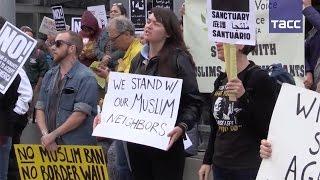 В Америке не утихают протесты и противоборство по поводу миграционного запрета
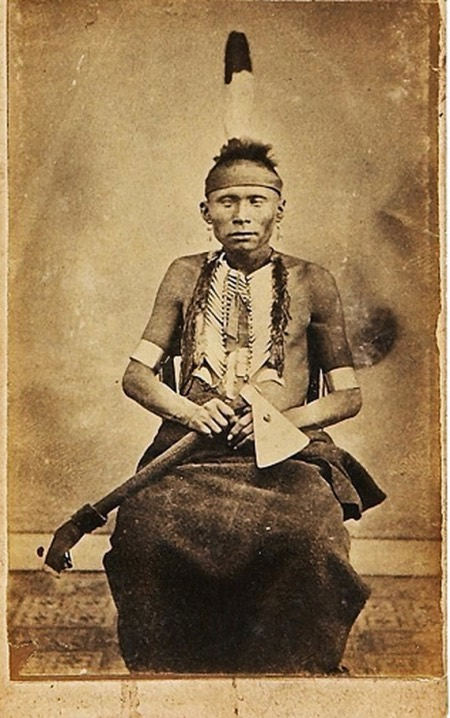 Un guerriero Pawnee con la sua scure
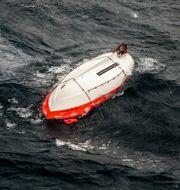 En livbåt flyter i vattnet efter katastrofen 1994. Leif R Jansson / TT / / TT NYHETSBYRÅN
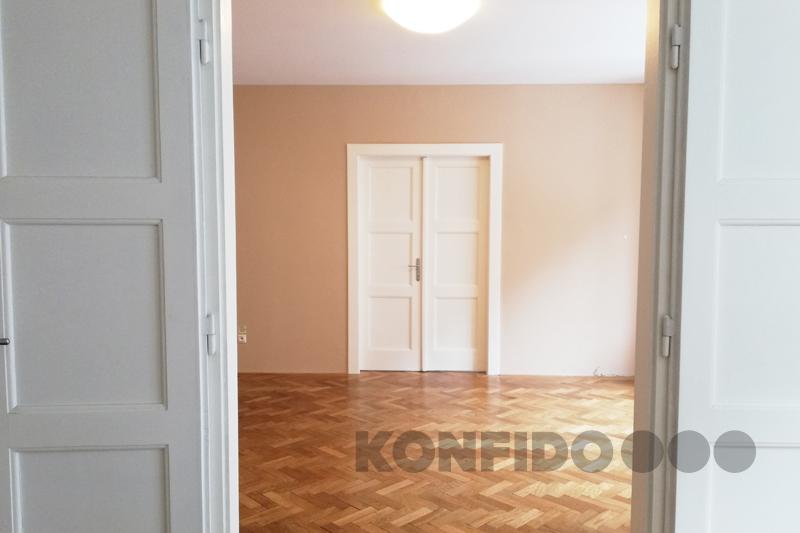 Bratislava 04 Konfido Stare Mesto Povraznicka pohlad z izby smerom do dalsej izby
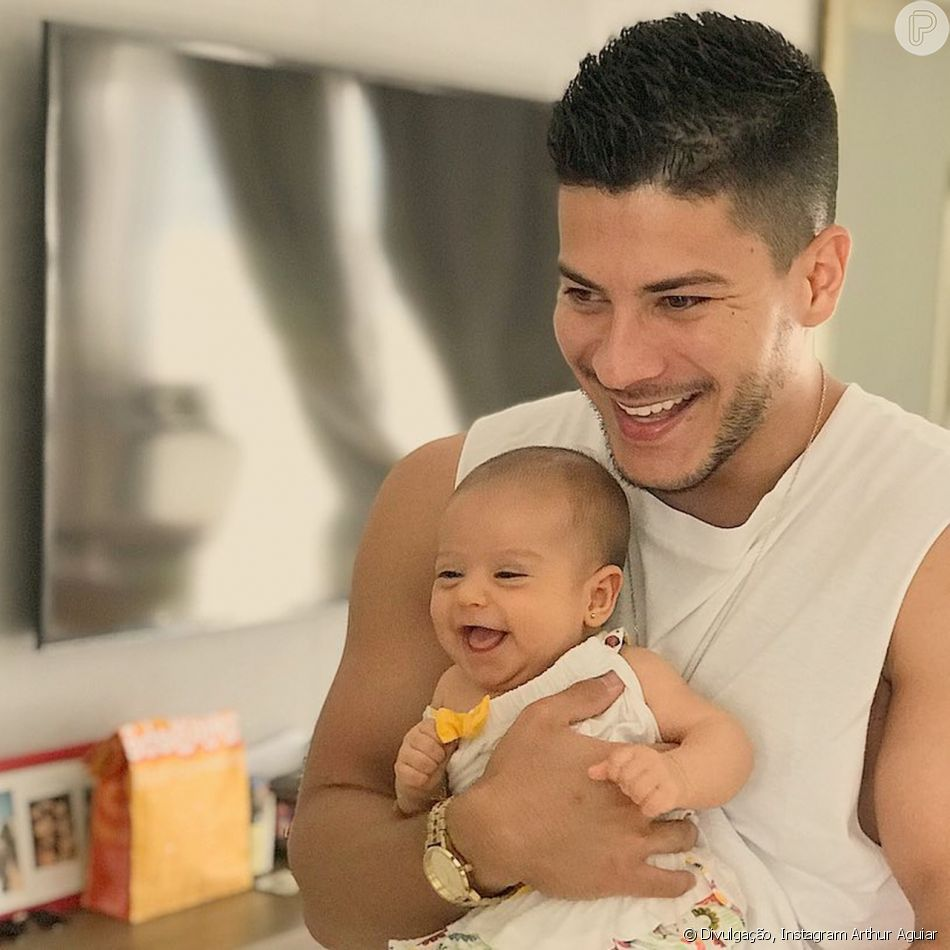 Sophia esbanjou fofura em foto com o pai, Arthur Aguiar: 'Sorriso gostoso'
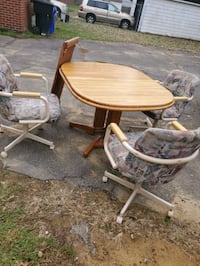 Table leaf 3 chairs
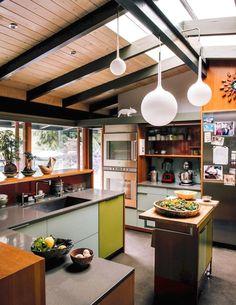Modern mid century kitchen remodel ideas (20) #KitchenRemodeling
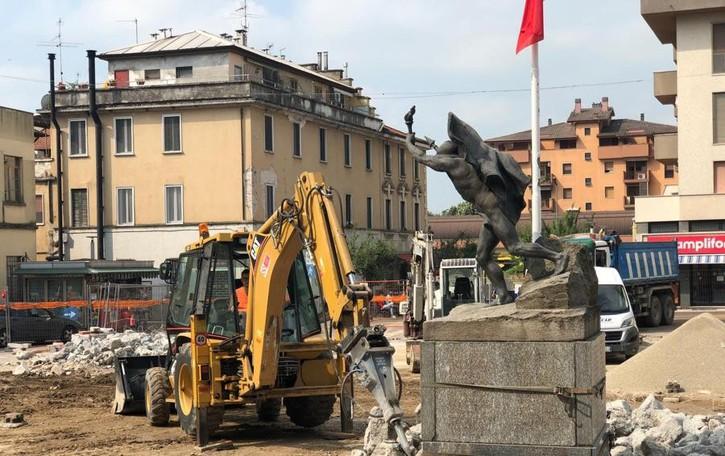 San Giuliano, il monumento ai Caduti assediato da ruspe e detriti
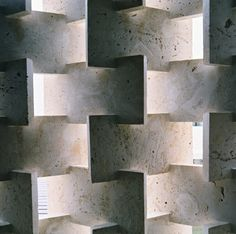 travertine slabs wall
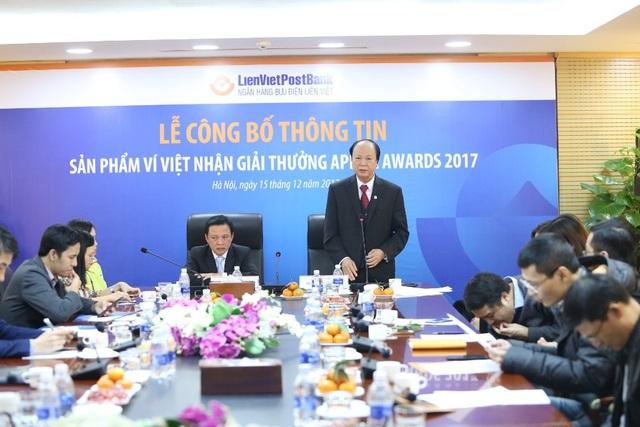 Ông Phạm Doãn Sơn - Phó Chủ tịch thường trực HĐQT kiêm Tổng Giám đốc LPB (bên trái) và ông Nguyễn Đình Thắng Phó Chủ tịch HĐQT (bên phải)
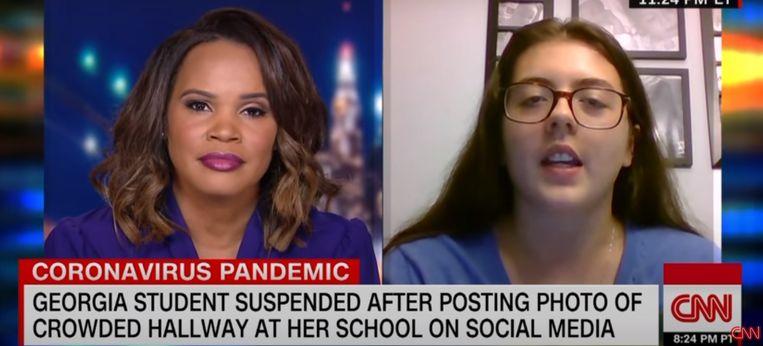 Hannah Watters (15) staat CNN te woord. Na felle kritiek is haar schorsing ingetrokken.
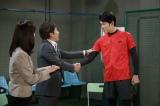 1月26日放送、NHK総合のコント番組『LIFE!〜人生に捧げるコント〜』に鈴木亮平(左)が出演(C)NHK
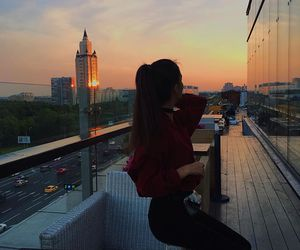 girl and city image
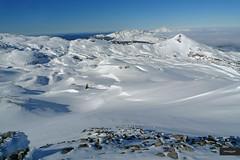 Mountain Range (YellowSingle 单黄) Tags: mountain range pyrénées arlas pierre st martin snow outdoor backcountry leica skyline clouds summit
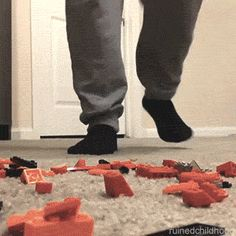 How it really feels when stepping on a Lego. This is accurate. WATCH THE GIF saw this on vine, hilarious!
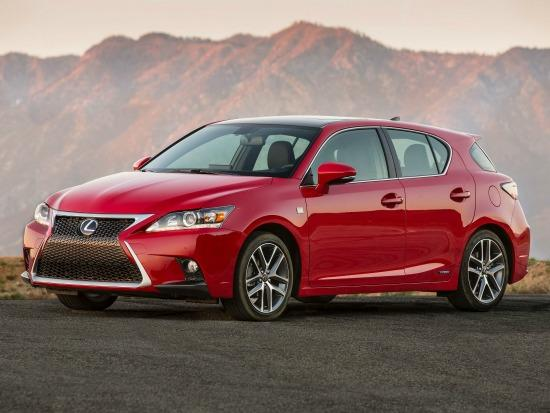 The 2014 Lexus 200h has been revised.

_Task to carry out_
Everything in the data except the pictures must be transcribed exactly.

_Written reply_
 В Америке не утихают протесты и противоборство по поводу миграционного запрета
 Un guerriero Pawnee con la sua scure
 En livbåt flyter i vattnet efter katastrofen 1994. Leif R Jansson / TT / / TT NYHETSBYRÅN
 Bratislava 04 Konfido Stare Mesto Povraznicka pohlad z izby smerom do dalsej izby
 Sophia esbanjou fofura em foto com o pai, Arthur Aguiar: 'Sorriso gostoso'
 Table leaf 3 chairs
Modern mid century kitchen remodel ideas (20) #KitchenRemodeling
 San Giuliano, il monumento ai Caduti assediato da ruspe e detriti
 travertine slabs wall
 Ông Phạm Doãn Sơn - Phó Chủ tịch thường trực HĐQT kiêm Tổng Giám đốc LPB (bên trái) và ông Nguyễn Đình Thắng Phó Chủ tịch HĐQT (bên phải)
 Hannah Watters (15) staat CNN te woord. Na felle kritiek is haar schorsing ingetrokken.
 1月26日放送、NHK総合のコント番組『LIFE!〜人生に捧げるコント〜』に鈴木亮平(左)が出演(C)NHK
 girl and city image
 Mountain Range (YellowSingle 单黄) Tags: mountain range pyrénées arlas pierre st martin snow outdoor backcountry leica skyline clouds summit
 How it really feels when stepping on a Lego. This is accurate. WATCH THE GIF saw this on vine, hilarious!
 The 2014 Lexus 200h has been revised.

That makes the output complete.